9 thoughts on “I Was Born For This: Breaking My Silence on Black Colleges

  1. I love your writing. Have you ever considered contacting Bill Strickland in Pittsburgh, or Geoffrey Canada (of HCZ Fame) in NYC? I think their students need your kind of input. Food for thought.

    Good luck with your pursuits. 

    Earle.   ___________________________________________ Earle Kyle, Executive Director TCC Systems, LLC Tomorrow’s Creations Center – The House of the Future 3936 Hwy 52 North, Suite 182 Rochester, MN 55901 TEL: 507-993-7110 http://www.linkedin.com/in/earlekyle

    ” Come join with us… we are going to Mars! ” – Wernher von Braun

    >________________________________ > From: tressiemc >To: solarambassador@yahoo.com >Sent: Thursday, February 27, 2014 12:09 AM >Subject: [New post] I Was Born For This: Breaking My Silence on Black Colleges > > > > WordPress.com >tressiemc22 posted: “I have a few writing rules. I do not write when I am angry and I do not write about HBCUs. The former may go without saying the but the latter really flummoxes people. I am a graduate of an HBCU. I’m a third generation HBCU graduate. I study higher ” >

  2. I have just read your essay on HBCU education. I admire your language so much it has a beautiful surgical precision. I identify with the passage :
    ” I come from a people who live sociology—”
    I am a white working class woman and the English educational system has a long established privileged sector for an elite very wealthy group of people; public schools
    (which are in fact fee paying) and the universities of Oxford and Cambridge. There is much talk in England about equality of opportunity which masks the reality of the situation.
    I am inspired by your call to arms. I will continue to see what I am not supposed to see.
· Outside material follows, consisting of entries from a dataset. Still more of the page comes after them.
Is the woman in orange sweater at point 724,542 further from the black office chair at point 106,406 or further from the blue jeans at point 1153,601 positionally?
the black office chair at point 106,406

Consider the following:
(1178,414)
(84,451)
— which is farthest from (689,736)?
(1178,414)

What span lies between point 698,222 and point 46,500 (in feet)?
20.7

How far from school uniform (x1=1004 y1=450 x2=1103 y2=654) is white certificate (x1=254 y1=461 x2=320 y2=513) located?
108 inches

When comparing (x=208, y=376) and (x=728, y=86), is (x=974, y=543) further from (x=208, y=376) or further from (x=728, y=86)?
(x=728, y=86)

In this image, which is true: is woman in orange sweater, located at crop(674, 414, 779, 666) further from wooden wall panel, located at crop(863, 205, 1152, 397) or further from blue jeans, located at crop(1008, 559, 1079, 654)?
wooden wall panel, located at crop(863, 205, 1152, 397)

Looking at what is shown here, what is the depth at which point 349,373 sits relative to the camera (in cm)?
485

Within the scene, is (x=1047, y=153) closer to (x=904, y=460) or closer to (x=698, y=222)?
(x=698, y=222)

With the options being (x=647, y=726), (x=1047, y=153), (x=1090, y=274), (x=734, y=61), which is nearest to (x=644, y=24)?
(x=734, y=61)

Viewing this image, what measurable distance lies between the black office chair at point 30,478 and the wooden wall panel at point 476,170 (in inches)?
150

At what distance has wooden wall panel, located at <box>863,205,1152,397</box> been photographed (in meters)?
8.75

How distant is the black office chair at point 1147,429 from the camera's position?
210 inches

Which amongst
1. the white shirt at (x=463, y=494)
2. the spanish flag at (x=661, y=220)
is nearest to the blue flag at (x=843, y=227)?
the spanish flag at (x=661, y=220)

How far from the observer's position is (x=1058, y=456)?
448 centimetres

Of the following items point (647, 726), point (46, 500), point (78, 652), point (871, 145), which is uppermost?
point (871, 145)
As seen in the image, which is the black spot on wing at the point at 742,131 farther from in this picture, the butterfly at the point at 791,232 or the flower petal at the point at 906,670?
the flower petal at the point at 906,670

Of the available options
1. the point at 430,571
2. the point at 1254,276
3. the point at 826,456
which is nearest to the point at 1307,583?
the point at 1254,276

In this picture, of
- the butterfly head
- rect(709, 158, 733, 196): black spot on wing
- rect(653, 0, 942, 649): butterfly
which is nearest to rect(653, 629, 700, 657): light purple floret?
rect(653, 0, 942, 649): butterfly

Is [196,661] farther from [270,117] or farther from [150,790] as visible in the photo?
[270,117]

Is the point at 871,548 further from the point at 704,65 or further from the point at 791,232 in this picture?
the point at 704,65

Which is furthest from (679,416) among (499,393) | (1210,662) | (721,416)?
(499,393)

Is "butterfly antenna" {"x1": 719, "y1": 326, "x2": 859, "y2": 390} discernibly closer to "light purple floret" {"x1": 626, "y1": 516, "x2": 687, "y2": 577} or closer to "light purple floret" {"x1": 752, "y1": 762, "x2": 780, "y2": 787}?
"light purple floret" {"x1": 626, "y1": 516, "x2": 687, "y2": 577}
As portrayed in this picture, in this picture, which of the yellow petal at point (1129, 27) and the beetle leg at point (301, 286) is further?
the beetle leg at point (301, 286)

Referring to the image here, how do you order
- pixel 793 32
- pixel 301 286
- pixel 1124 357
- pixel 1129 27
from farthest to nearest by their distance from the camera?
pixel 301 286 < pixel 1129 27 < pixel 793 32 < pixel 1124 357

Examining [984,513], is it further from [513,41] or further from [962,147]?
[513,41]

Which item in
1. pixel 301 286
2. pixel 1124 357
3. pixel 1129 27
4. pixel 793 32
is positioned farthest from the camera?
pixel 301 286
  3. I graduated from Spelman College in May, and since moving back to the SF Bay Area where I grew up I have become increasingly grateful for and aware of the priceless gift my school gave me. Thank you for articulating the intangible and irrefutable strength that HBCUs give to their communities. Power on 🙂

  4. I am a grad of an HBCU and two PWIs: (BA ’94), UMICH (MPH ’02), and SIUC (PhD ’06). I cherish the educational rigor I received at my HBCU. Without the profs who kept standards high with love and pushed me when I didn’t appreciate it, I don’t think I’d have survived graduate school. That being said… I also taught at NCCU from ’10-’13. I was NOT impressed by your alma mater. I was instructed to water down my “Spelman standards” and told (by my white male chair) that maybe I (emphasis) was not right for Central students. I was encouraged to give multiple choice or fill in the blank exams, because most of the students’ writing skills were atrocious. NCCU was not my first teaching assignment, but what surprised me was how watered-down and weak many HBCUs have become. Students who come to class without paper or pen, having not read or picked up a textbook all semester. Faculty being forced to take daily attendance (these are adult students) and held responsible for a student’s course failure (yes, go see the dean). We, persons of African descent, have forgot to remind our children and HBCUs that we still must work twice as hard to get half of the credit. And even NCCU has forgotten. I hope as a proud alum, you will remind the students, faculty, and administration that progress and change is good. However, some of our “ol’skool” HBCU education needs to make a comeback for our future’s sake.

  5. Thank you for this post and most importantly thank you for making a commitment to fight for HBCUs and continue to show naysayers and people who doubt the need for HBCUs. I look forward to seeing you in the battlefield. From one HBCU sister to another!

  6. What a beautiful speech! When we hear about student debt our minds most often go to middle-class students indebted to elite Ivies. Taking a look at the for-profit schools that instead capitalize on working class students of color is much needed. As a CUNY student, when I see the ads for these schools on the subway, I get so disgusted. Our public higher education is no longer affordable to the people it’s *supposed* to serve and so these predatory schools get to come in and entrap young low income students.

    I especially appreciate the way you speak about HBCUs. A formal curriculum, a hidden curriculum, and a counter curriculum – incredible. If only we could master this in the public schools.